But while Germany’s Social Democratic Party, Spain’s Socialists and Italy’s Democratic Party backed the language, others still disagreed. The Dutch Labour Party, Irish Labour Party, the French Socialist Party, and both Belgian Socialist parties all opted out of agreeing to the added wording, according to several officials and politicians.
Belgian Socialist Caroline Gennez, who is her country’s minister of development cooperation, said: “The retaliation that Israel is doing for the terrorist attacks is beyond proportion and that’s also the position of the Belgian government; so it would be strange if we could agree here.” She added that both the Flemish and Wallonian socialist parties opted out.
MEP Mohammed Chahim from the Dutch Labour Party and MEP Christophe Clergeau from the French Socialists said each of their parties also opted out.
“We had hoped frankly that we’d be able to persuade others to join us in calling for a cease-fire,” said Irish Labour leader Ivana Bacik. “I do think that it’s no longer any sort of very radical proposition and that as Socialists and Social Democrats, we should have been able to sign up to that. But I do appreciate that there were other parties and other delegations that were coming from very different historical contexts.”
That subtext was, of course, Germany’s historical support of Israel because of the Holocaust.
Javi López, a Spanish Socialist MEP from Catalonia, said the choice to call for pauses rather than a cease-fire in the final text was a “compromise” and a “concession” to the German Social Democrats.
“Everybody knows the position of Germany and the particularity of Germany on that but obviously it was important to have a political statement about this during the congress,” he said.
Giacomo Filibeck, who became secretary general of the Party of European Socialists at the meeting, acknowledged that parties debated the question of a cease-fire, but he played down the divisions overall.
“This is the only element that has been an object of an internal debate,” he said.
Filibeck said there was unanimous agreement among national parties to condemn Hamas, to support Israel’s right to self-defense, to stop the suffering of Palestinian civilians in Gaza, to hold an international peace conference and to work toward a two-state solution.

[Saved data entries]
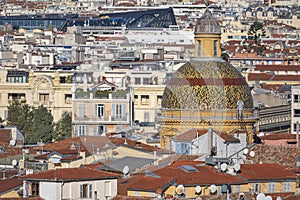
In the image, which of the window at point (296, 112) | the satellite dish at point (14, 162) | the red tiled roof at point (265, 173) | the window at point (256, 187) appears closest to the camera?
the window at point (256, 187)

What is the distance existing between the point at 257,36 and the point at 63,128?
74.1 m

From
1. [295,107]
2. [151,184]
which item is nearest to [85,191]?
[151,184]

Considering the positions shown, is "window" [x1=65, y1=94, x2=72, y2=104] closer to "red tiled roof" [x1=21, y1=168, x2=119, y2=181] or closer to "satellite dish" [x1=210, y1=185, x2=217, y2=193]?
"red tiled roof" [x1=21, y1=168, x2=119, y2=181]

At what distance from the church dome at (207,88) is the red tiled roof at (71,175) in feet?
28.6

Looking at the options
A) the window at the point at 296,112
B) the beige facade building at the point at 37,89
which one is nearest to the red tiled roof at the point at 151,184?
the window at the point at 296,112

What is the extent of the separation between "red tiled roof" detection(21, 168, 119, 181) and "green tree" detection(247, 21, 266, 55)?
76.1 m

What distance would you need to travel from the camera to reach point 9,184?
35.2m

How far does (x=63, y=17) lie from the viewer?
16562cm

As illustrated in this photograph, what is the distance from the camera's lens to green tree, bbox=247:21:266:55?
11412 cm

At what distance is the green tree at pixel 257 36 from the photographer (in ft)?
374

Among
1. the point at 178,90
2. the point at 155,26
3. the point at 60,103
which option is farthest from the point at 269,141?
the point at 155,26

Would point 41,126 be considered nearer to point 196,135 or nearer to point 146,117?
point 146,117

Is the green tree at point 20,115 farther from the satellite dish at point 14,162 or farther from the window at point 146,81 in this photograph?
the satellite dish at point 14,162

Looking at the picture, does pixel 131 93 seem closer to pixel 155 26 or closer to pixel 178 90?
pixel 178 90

TASKS TO PERFORM:
1. In the passage about the socialist parties' cease-fire debate, who became secretary general of the Party of European Socialists at the meeting?
2. Please pick up the passage about the socialist parties' cease-fire debate after its final sentence and keep writing.
These rows have no connection to the passage about the socialist parties' cease-fire debate.

ANSWER SET:
1. Giacomo Filibeck.

2.
“There may be some few parties with some specific positioning on the item of the cease-fire, but the unanimity of the family is both on condemning Hamas and being against civilian victims in Gaza,” he said.
Berlin-Madrid nexus
With Sánchez poised to form another progressive coalition government, Berlin and Madrid are now the power bases of Europe’s center-left — pending Dutch elections in 11 days where former European Commission Executive Vice President Frans Timmermans is vying for power at the head of a joint ticket with the Greens. Timmermans was spotted giving a rousing pep talk in Dutch to party officials outside the conference venue on Friday evening.
The Berlin-Madrid power base is even more entrenched since Portugal’s Socialist government fell amid a corruption scandal, which also sparked the resignation of Prime Minister António Costa, who was being talked up as a key talisman in the Socialists’ EU elections campaign.
Spain’s Sánchez paid tribute to his Iberian compañero — who was absent. Some such as Filibeck expressed a wish that the Portuguese judicial investigation would clear Costa and quickly.
Politicians such as López and Bacik, however, insisted the discussions about names did not begin in earnest this weekend. Applications to find the Socialist’s lead candidate, or spitzenkandidat, will open Monday — kickstarting a process that will culminate at a congress to be held in Italy early next year.